Les accusations se fondent sur des preuves suggérant que le ministre du Travail Eric Woerth qui a pour mission de préparer ces attaques contre les retraites a perçu des financements politiques illégaux de la milliardaire Liliane Bettencourt qui a aussi fourni du travail à Florence, l'épouse de Woerth. Bettencourt possède de larges parts de l'Oréal, conglomérat de produits de beauté.

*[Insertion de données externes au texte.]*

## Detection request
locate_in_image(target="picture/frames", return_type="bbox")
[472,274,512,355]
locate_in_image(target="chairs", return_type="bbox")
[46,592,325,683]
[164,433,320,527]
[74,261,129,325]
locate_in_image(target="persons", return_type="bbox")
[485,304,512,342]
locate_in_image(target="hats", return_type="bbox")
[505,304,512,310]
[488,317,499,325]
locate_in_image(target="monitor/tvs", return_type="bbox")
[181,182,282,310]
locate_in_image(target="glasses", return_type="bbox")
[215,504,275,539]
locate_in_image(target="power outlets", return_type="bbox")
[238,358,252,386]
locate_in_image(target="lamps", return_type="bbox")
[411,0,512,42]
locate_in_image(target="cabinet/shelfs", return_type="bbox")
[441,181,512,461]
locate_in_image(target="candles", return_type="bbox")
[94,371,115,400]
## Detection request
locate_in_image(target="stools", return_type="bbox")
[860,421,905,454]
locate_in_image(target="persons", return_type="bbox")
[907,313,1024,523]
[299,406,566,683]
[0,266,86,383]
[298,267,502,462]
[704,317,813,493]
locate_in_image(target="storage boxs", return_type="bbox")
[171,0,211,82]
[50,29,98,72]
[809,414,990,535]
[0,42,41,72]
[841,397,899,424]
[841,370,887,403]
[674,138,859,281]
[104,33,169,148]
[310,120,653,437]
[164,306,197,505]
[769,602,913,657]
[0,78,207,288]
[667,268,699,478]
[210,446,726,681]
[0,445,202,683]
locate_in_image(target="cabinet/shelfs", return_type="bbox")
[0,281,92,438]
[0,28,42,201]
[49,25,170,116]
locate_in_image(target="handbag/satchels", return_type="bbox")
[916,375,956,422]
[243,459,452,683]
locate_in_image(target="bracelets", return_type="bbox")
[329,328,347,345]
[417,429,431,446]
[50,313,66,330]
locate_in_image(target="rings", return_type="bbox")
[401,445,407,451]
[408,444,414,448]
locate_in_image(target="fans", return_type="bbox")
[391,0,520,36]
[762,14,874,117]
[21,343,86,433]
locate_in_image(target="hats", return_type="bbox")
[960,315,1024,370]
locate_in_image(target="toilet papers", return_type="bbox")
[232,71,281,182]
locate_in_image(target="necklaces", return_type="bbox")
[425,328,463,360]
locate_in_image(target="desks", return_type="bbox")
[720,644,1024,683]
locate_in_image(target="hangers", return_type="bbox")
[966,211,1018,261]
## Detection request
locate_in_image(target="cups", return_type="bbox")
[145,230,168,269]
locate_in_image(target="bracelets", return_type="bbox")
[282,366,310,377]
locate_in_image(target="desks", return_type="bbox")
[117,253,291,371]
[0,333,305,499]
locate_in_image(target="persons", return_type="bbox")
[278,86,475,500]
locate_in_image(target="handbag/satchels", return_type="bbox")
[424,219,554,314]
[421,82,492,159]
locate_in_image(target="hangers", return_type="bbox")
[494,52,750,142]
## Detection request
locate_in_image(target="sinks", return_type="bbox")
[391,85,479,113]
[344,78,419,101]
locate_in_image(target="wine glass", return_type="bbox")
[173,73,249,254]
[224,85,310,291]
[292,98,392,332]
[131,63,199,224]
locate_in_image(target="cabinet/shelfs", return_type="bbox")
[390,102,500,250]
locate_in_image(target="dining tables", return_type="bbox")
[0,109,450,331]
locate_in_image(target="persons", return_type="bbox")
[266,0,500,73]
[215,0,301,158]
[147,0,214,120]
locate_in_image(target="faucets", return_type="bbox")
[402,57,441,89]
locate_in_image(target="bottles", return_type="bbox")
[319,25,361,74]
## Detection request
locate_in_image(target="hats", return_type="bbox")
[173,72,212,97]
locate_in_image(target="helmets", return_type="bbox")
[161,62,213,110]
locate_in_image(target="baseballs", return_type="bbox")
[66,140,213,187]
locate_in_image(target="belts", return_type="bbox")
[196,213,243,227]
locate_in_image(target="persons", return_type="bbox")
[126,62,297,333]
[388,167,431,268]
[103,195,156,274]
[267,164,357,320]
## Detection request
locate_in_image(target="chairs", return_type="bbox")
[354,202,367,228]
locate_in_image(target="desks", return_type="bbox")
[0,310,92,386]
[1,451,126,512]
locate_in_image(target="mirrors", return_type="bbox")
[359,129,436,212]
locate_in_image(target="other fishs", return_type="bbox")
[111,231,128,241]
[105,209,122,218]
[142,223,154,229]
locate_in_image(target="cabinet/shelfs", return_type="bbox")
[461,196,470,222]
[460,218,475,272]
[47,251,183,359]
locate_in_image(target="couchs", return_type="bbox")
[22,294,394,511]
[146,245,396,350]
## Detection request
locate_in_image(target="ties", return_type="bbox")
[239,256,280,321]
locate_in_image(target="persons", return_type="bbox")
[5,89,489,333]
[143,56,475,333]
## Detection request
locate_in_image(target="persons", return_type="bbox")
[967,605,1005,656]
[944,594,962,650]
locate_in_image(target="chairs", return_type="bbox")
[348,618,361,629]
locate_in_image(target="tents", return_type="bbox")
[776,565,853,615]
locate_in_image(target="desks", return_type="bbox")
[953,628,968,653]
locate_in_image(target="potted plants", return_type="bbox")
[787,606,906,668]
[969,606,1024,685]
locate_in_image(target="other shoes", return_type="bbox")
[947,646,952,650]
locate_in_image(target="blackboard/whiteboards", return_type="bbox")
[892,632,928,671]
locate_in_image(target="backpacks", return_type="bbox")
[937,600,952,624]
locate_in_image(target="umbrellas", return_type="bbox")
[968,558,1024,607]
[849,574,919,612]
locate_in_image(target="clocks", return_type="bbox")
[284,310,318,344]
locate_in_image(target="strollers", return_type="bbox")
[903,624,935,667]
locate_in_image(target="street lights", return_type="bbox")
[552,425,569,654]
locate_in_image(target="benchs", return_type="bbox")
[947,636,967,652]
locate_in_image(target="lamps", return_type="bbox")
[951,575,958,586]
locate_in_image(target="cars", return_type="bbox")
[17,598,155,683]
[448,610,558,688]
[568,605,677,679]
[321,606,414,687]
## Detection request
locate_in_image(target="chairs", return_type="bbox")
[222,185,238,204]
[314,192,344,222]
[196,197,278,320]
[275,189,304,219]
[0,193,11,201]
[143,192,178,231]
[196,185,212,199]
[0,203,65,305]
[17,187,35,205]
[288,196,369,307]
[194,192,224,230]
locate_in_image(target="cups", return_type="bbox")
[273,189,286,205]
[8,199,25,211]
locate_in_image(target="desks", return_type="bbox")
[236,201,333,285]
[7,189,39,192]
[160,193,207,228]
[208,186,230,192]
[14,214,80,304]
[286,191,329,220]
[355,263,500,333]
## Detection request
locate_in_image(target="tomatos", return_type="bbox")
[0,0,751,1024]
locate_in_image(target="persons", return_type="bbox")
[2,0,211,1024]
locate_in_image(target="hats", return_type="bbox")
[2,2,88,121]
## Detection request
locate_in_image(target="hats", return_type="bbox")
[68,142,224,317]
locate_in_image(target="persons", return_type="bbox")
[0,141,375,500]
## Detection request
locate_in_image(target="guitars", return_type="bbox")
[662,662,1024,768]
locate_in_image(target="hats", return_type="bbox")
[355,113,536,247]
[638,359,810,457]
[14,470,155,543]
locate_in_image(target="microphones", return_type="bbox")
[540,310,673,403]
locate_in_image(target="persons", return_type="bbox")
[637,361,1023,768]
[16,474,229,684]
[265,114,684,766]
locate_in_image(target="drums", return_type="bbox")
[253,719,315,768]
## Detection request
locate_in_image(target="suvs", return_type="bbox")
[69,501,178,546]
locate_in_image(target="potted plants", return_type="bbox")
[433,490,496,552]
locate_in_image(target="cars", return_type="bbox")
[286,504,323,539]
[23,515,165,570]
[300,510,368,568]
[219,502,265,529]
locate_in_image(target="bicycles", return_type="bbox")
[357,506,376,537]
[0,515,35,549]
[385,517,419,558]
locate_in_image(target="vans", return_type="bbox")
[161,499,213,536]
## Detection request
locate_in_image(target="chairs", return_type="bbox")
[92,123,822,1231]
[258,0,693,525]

Ses 17 milliards d'euros font d'elle la femme la plus riche de France.

Elle est actuellement mise en examen pour fraude fiscale et financement illicite du parti de Sarkozy au pouvoir, l'UMP (Union pour un mouvement populaire.) Quelques heures avant l'interview télévisée de Sarkozy, la police avait perquisitionné les bureaux personnels de Mme Bettencourt, 87 ans, proches de son hôtel particulier de Neuilly. Bettencourt, l'une des principales bénéficiaires du bouclier fiscal de Sarkozy (abattement fiscal des hauts revenus qui coûte à l'Etat 16 milliards d'euros annuels) a reçu 30 milliards d'euros d'abattement fiscal l'an dernier.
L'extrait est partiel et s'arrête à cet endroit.